Power stage. I find great difficulties building this, there is so much information - I will try to break it down into easy steps.
I'm building a highly efficient controller, heat generated in the mosfets really shouldn't be high in the first place. Switches will be hard and inductive backspikes will be nasty. Measures to decrease inductive spikes include making my own motor wire. It will be the kind of 155C enameled copper wire and braided in a way such that the wires come really close, reducing inductance. Further on the controller will be fitted close to the motor (20 cm ish), to decrease it more.

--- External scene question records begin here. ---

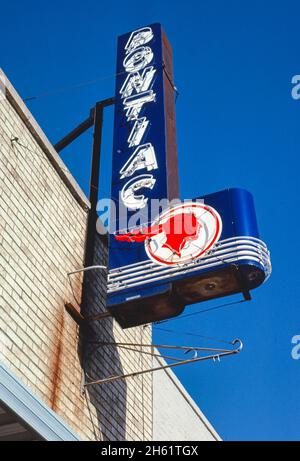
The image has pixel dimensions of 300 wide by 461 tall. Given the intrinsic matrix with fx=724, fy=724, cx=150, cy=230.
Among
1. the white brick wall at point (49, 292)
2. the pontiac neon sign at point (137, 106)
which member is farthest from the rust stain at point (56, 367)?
the pontiac neon sign at point (137, 106)

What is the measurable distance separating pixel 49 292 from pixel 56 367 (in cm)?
110

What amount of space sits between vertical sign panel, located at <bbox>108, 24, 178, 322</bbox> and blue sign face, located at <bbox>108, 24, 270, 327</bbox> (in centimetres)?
2

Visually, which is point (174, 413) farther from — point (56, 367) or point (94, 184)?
point (56, 367)

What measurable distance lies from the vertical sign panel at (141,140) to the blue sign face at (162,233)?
0.02 meters

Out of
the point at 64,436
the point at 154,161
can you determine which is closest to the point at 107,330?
the point at 154,161

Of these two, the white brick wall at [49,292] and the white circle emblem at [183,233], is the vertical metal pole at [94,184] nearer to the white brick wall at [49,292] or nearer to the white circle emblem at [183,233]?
the white brick wall at [49,292]

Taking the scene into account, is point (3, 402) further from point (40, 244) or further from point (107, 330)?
point (107, 330)

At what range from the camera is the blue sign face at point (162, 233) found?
1052cm

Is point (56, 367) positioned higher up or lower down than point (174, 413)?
lower down

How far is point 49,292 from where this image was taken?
10.5 meters

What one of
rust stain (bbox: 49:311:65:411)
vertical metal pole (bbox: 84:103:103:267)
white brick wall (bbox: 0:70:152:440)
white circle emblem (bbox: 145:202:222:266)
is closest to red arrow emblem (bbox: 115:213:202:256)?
white circle emblem (bbox: 145:202:222:266)

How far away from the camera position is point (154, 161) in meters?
12.2

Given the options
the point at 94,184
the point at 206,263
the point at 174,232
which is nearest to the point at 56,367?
the point at 206,263

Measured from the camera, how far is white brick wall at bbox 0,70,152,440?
9.48m
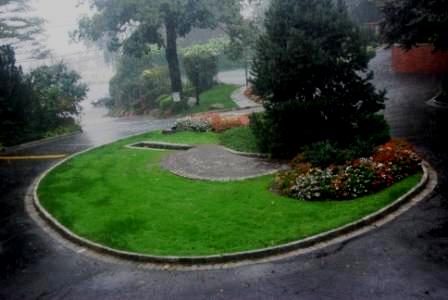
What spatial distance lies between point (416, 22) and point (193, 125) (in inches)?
448

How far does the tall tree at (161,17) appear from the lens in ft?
101

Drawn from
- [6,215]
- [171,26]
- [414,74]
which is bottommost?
[6,215]

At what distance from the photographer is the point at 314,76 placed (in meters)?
13.9

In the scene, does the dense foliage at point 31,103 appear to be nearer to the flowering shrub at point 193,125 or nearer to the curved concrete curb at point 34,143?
the curved concrete curb at point 34,143

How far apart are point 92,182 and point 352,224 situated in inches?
372

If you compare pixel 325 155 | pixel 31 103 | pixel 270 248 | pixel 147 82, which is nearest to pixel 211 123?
pixel 325 155

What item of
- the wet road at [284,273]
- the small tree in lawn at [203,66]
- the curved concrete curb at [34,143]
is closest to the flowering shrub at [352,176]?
the wet road at [284,273]

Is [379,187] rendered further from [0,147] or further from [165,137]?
[0,147]

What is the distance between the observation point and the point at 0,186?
16203 mm

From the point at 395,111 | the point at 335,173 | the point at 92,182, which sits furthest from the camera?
the point at 395,111

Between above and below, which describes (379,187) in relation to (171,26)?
below

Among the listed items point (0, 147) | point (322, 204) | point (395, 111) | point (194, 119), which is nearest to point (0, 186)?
point (0, 147)

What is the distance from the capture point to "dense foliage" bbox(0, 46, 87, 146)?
77.7 feet

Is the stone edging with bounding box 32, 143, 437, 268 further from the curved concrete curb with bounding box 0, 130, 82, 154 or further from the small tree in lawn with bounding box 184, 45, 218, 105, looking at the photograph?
the small tree in lawn with bounding box 184, 45, 218, 105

More calculations on inductive spikes will come here.
IRFS4115 mosfets will be used. There are other candidates, but given the fully characterized capacitance and avalanche data, this is nice to calculate on.
IRLML6344 is a small SOT-23 mosfet, (I think) ideal for driving the power mosfets. More research.
I want to outfit every power stage with individual drive mosfets, so that adding more for more power is easy. I've planned on a basic 12fet setup - power should already be plentiful only with one board.
IRFB3077 mosfets, 75V, low Rds on, high current rating and appropriate casing. - maybe I'll use this
Aluminium heatsinks (connected directly to Drain) will work as "DC+" and "A", "B" and "C" for easy connection and minimal pcb current transport. Ultiboard, paint and later on solidworks sketches will come

Voltage regulator: To be done
Cap choices: to be done.
This document explains why I'm not going "1F" electrolytic with crappy ESR. Maybe higher switching frequency will be used to lower capacitance needed. Trying to find good data on motor inductance, anyone care to give me a ball-park figure?
This topic gives me a ballpark figure of about 20uH for big outrunners, but I guess hubbies are another story?
Low ESR, Fact or Fiction, nice paper on film and electrolytic capacitors. Interesting to see that a "low inductance" cap would probably work better than a "low ESR" one.
Current sensing:
SMD Vishay, new stuff. Good for 1W and 0,005 ohm. Op-amps and stuff will be covered later.